YOĞURT DEĞİL, YENİ BİR SÜREÇ MAYALANIYOR
- Kerem Can Terzi
- 2 dakika önce
- 1 dakikada okunur
Fenerbahçe'nin Chobani markasıyla yaptığı sponsorluk anlaşması sadece futbolun değil, siyasetin ve kimliğin de sahasına giriyor. Bu olay, bir forma reklamından çok daha fazlasıdır. Bu, yeni bir "çözüm süreci"nin yumuşak versiyonudur. Hedef bellidir: Kimlikleri sulandırmak, sembolleri çarpıtmak, milleti yeniden kodlamaktır. Ve bu kez dağdan değil, stadyumdan başlıyorlar.
Hamdi Ulukaya'nın sahibi olduğu Chobani, ABD'de yoğurdu "Greek Yogurt" adıyla pazarlayarak yıllardır Türk kültürel mirasını sistematik biçimde silikleştiriyor. Türk kelimesini ağzına almaktan çekinen, "Türkiye bombalıyor" gibi açıklamalarla gündeme gelen bu isim şimdi Atatürk'ün imzasını taşıyan bir formanın tam ortasında.
Bu sadece bir ekonomik iş birliği midir? Hayır. Bu, çok daha organize bir anlatının parçasıdır. "Türk" kimliğini törpüleyen, "Türkiye'den ama Türk olmayan" yeni bir imajı uluslararası arenada meşrulaştıran bir stratejinin taşlarından biridir bu anlaşma.

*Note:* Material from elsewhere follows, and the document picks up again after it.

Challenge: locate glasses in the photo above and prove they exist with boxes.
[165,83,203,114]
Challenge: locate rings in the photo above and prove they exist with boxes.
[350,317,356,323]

Ve Fenerbahçe bu stratejinin gönüllü oyuncusu mu, yoksa bilmeden aleti mi, işte asıl soru budur.
Hatırlayın, çözüm süreci denilen eski masal önce duygularla, sonra dizilerle, sonra barış türküsüyle geldi. Şimdi o sürecin yeni sahnesi belki de yoğurt kovasından mayalanıyor. Kültürel hegemonya artık tankla tüfekle değil, forma reklamlarıyla kuruluyor.
Fenerbahçe, milyonların gönlünde sadece bir kulüp değil, bir kimliktir. Atatürk imzası o formaya sadece mürekkep değil, idealdir. Ve şimdi o ideali çürüten bir marka, o formanın göğsünde yükseliyor.
Sormak zorundayız: Bu sürece gerçekten sponsor mu olunuyor, yoksa bir çözüm tiyatrosunun locasında mıyız?
Bu yazılan senaryo, formaya değil tarihe sızmıştır.